Note that I’m aware that running other process at the same time could cause this and therefore have been careful to not run any cpu intensive process concurrently. Also I’ve tried to play with the environment variable OPENBLAS_NUM_THREADS both from the python script and the shell. Sill the problem persists. Also, I’ve observed that it occurs at XRDpowder featurizer every time. After these errors are printed, I can see 2-6 cpu cores running at 100%, but leaving it running at this stalled state for even 10-12 hours does not show any progress.

Regards,
Arnab

Well I for one am surprised that the heavy preset actually gives good results for anything, but it is encouraging that it does for you. Have you tried simply specifying the number of processes? Usually 160 samples should be quite easy for even the heavy featurizers to do, provided the structures aren’t huge.

How do I specify the number of processes for the featurizers? Using OPENBLAS_NUM_THREADS or n_jobs I can tell TPOT to use a certain number of threads, and it works as expected. But it seems the featurizers are always trying to use all available cores of the machine, irrespective of the value of OPENBLAS_NUM_THREADS.

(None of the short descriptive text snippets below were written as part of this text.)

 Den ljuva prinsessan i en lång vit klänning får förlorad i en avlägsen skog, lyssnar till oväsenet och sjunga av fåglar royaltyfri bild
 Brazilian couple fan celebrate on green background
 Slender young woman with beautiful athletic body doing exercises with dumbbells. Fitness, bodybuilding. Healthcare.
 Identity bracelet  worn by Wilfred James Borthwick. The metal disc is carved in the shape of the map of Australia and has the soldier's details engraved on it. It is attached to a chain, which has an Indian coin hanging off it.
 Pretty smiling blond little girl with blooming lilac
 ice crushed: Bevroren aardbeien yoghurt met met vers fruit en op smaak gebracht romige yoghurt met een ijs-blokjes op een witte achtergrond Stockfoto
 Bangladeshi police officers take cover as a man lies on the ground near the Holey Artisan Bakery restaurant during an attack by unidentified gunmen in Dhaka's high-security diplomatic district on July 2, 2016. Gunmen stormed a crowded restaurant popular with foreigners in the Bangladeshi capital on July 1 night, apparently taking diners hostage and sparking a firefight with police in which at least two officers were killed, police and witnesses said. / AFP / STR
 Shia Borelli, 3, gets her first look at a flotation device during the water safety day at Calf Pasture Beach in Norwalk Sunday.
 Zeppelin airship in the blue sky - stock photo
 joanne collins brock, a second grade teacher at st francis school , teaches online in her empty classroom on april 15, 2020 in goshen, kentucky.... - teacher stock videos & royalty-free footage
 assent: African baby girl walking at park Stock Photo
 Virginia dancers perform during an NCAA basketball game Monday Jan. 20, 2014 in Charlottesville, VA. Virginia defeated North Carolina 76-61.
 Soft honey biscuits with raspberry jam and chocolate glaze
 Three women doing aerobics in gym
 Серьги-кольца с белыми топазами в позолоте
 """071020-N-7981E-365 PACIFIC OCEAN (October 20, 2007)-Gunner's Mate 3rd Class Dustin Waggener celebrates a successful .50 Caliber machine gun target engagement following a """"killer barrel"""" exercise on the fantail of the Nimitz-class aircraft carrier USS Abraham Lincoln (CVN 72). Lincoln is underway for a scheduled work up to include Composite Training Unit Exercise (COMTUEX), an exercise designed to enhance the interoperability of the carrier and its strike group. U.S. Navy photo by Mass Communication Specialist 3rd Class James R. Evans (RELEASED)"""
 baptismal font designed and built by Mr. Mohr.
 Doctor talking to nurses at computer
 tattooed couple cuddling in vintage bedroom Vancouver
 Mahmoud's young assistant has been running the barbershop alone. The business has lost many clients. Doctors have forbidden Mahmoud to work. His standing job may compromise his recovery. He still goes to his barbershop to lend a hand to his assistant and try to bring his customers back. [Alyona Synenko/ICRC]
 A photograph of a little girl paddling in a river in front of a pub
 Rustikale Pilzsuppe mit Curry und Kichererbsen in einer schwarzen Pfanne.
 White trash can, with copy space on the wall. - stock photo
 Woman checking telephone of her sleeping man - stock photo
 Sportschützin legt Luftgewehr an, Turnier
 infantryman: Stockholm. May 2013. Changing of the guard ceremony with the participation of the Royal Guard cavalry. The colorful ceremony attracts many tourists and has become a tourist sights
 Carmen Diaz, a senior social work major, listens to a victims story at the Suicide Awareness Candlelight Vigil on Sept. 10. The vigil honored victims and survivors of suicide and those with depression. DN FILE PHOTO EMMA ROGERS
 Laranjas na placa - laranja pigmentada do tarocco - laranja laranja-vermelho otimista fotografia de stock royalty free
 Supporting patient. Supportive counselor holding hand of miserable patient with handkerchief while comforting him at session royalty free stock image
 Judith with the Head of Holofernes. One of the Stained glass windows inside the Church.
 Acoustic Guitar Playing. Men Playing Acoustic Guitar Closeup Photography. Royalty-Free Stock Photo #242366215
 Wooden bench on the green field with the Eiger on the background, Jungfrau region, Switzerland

One more feedback. The digest() method seems to be inaccessible for matpipe in the new version. I got:

pipe.digest(‘pipe.digest’)
AttributeError: ‘MatPipe’ object has no attribute ‘digest’

Oh I see you’ve replaced digest with summarize and inspect! Nice!

Hey Arnab,

You can set the n_jobs in the AutoFeaturizer constructor (and same for the TPOTAdaptor) if you are using custom pipelines. You can also set it with the n_jobs powerup in MatPipe.from_preset (or get_preset_config, which is just a function from_preset calls). The preset powerups basically set certain options across the entire pipeline while keeping the rest of the preset the same. So you could do something like pipe = MatPipe.from_preset(“heavy”, n_jobs=10) and it should work.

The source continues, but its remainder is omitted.